L’innovation offre une nouvelle vie
Avec une équipe médicale composée de deux vétérinaires, d’un assistant et d’une cinquantaine de soignants spécialisés, la Tanière réalise des prouesses médicales. Elle dispose d’équipements à la pointe de la technologie pour espérer sauver un maximum d’animaux. Et ça fonctionne. En septembre dernier, Nini, un cerf du Loiret a été le premier cervidé au monde à être équipé d’une prothèse pour se déplacer. « C'est une très bonne chose ! Cette prothèse, c'est la moindre des choses pour ce qu'on lui doit. Très souvent, un animal est euthanasié, car c'est presque impossible de vivre sur trois pattes. Il vivra et c'est très bien comme ça. »⁴ estime Patrick Violas. Plusieurs prothèses pour animaux maltraités ont déjà été créées. La chamelle Gipsi ou encore Joséphine, la cigogne avaient été sauvées grâce à la science et à l'innovation. Des perroquets ont même reçu une prothèse de bec.
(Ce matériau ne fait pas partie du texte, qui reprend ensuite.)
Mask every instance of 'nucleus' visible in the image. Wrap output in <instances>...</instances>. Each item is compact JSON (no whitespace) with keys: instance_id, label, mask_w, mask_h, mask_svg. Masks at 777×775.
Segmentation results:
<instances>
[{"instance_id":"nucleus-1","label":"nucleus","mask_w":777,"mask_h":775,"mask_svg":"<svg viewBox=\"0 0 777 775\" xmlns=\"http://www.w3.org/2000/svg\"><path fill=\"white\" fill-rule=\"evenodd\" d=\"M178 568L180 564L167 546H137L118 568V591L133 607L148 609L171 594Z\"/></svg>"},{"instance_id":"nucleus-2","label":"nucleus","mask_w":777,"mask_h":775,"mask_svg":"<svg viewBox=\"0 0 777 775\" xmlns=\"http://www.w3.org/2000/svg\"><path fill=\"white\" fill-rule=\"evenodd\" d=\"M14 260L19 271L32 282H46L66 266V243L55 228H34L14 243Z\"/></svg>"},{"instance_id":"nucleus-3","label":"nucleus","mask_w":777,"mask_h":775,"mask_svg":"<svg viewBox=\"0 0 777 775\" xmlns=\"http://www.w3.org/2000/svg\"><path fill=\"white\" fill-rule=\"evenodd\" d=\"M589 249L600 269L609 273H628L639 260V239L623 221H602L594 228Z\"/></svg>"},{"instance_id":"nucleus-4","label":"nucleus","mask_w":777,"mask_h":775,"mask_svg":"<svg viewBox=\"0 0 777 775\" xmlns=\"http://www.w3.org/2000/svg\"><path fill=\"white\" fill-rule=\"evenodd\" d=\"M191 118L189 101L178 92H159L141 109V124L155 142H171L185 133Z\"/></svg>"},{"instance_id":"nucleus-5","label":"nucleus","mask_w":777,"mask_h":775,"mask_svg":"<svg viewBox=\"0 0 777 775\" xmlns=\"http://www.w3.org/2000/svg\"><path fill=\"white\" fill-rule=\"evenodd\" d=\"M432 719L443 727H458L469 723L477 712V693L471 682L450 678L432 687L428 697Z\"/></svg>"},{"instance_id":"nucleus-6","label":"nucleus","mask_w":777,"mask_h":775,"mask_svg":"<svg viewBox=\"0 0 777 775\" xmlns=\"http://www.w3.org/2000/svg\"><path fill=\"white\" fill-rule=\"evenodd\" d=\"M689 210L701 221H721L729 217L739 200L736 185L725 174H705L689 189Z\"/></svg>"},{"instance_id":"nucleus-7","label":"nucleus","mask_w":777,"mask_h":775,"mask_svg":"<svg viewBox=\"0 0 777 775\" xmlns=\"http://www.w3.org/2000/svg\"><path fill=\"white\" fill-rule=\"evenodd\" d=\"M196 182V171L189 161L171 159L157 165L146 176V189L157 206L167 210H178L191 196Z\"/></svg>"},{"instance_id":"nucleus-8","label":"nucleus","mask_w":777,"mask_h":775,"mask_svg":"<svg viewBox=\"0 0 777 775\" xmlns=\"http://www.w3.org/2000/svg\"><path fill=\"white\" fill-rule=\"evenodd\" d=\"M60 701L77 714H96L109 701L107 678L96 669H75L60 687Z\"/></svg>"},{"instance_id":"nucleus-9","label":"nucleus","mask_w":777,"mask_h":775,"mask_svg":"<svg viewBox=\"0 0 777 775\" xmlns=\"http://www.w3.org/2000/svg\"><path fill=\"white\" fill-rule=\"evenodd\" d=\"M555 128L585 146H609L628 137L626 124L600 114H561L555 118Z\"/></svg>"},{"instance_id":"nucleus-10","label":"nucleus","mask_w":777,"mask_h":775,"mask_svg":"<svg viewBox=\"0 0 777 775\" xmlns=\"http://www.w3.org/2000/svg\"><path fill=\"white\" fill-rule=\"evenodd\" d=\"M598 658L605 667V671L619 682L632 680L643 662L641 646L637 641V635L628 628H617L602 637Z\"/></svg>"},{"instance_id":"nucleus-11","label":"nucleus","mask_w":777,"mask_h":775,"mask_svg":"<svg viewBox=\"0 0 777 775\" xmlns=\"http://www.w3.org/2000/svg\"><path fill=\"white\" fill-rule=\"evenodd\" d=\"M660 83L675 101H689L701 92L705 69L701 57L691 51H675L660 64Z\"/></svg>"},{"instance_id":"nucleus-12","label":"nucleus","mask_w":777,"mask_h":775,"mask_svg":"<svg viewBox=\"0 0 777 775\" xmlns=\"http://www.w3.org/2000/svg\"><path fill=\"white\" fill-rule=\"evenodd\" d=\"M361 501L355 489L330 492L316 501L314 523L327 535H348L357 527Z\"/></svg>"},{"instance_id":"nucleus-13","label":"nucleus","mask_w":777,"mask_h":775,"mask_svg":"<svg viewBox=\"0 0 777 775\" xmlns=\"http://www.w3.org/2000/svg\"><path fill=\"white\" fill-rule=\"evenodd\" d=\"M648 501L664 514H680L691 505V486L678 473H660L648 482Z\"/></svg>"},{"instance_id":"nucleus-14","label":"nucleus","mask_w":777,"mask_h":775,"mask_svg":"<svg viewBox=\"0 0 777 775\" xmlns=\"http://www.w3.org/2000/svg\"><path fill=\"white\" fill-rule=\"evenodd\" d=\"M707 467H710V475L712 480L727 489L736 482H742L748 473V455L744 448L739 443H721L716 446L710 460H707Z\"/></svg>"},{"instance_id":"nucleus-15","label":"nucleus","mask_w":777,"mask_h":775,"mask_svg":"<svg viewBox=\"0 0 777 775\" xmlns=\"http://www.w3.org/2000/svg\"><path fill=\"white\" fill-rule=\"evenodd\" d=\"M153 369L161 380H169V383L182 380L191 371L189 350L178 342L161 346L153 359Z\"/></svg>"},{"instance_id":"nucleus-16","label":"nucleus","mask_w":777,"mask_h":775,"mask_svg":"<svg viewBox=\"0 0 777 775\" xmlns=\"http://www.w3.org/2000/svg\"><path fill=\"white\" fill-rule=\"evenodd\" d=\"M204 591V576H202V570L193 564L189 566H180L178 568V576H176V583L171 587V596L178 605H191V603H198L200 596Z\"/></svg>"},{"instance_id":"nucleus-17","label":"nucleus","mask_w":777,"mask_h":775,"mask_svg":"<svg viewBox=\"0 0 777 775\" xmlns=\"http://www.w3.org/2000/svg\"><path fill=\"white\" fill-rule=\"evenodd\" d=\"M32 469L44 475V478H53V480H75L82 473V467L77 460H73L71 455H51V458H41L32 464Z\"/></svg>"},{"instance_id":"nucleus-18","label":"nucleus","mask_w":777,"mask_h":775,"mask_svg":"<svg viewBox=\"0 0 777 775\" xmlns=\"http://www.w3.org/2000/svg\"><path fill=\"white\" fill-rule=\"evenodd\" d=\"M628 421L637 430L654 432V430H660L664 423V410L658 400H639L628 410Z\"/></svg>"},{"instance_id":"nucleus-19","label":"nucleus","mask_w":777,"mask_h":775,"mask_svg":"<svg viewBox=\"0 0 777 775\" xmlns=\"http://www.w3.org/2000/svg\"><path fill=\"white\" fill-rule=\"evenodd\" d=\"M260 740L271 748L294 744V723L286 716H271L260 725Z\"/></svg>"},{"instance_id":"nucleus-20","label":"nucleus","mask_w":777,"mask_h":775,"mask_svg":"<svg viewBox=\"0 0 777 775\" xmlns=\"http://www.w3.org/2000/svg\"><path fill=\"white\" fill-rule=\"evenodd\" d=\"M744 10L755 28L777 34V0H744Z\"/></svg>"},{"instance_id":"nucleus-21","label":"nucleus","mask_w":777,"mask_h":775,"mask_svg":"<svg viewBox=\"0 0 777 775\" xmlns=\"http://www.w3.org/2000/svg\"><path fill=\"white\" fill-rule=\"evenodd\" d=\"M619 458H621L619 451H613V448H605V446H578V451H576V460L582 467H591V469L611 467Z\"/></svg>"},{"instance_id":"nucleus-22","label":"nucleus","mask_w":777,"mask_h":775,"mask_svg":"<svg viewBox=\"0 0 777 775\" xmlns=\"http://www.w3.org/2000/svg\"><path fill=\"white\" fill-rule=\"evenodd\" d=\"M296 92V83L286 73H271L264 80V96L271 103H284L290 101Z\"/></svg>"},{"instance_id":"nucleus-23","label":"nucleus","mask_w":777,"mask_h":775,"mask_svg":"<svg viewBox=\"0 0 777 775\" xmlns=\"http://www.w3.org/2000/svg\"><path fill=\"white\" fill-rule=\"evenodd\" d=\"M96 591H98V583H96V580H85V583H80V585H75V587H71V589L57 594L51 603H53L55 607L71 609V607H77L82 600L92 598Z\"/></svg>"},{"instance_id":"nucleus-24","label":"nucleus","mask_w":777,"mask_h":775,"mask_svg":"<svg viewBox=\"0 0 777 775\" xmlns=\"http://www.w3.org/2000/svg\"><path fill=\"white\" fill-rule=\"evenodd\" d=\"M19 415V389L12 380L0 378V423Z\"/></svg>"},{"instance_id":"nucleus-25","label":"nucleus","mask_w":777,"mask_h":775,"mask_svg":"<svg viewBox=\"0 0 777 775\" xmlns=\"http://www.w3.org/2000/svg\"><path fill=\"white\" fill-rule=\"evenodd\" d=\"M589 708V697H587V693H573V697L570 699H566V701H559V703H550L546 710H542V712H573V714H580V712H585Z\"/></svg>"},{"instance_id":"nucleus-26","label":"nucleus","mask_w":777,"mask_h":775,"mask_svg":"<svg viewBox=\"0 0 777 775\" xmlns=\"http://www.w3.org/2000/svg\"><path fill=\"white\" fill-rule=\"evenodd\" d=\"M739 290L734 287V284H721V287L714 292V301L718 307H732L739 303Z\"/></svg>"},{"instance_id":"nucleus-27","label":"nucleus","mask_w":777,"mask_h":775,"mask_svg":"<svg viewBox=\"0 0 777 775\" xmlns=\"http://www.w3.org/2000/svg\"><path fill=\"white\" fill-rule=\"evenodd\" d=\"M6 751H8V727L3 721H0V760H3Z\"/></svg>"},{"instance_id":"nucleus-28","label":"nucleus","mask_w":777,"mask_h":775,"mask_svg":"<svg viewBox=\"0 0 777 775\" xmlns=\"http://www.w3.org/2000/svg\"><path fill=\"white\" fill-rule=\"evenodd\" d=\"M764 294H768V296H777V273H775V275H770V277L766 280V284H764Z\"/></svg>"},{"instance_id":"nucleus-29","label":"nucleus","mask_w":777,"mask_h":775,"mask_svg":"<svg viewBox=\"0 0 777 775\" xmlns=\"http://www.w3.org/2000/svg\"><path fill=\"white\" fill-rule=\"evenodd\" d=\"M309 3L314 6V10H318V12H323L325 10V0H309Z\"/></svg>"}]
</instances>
Haut-lieu de sensibilisation et d’inclusion
À La Tanière, la sensibilisation du grand public est au cœur du projet. Et ce, dès le plus jeune âge. Le zoo-refuge accueille des bénévoles toujours prêts à expliquer l'impact des activités humaines sur la faune et la flore ou encore l’importance de la préservation de la biodiversité. Devant chaque enclos, l’histoire de l’animal est racontée. Le but ? Faire prendre conscience au public de la réalité et de la nécessité de protéger ces animaux. Au refuge, le public devient acteur à part entière de la protection de la biodiversité et de la lutte contre la maltraitance animale. Le refuge accueille tous les publics, y compris des publics en situation de handicap, 90 % du parc est accessible aux personnes à mobilité réduite. « Nous travaillons avec des bénévoles et des soigneurs formés pour accompagner les groupes d’enfants ou d’adultes en difficulté, afin qu’ils puissent pleinement profiter de l’expérience. » conclut Patrick Violas.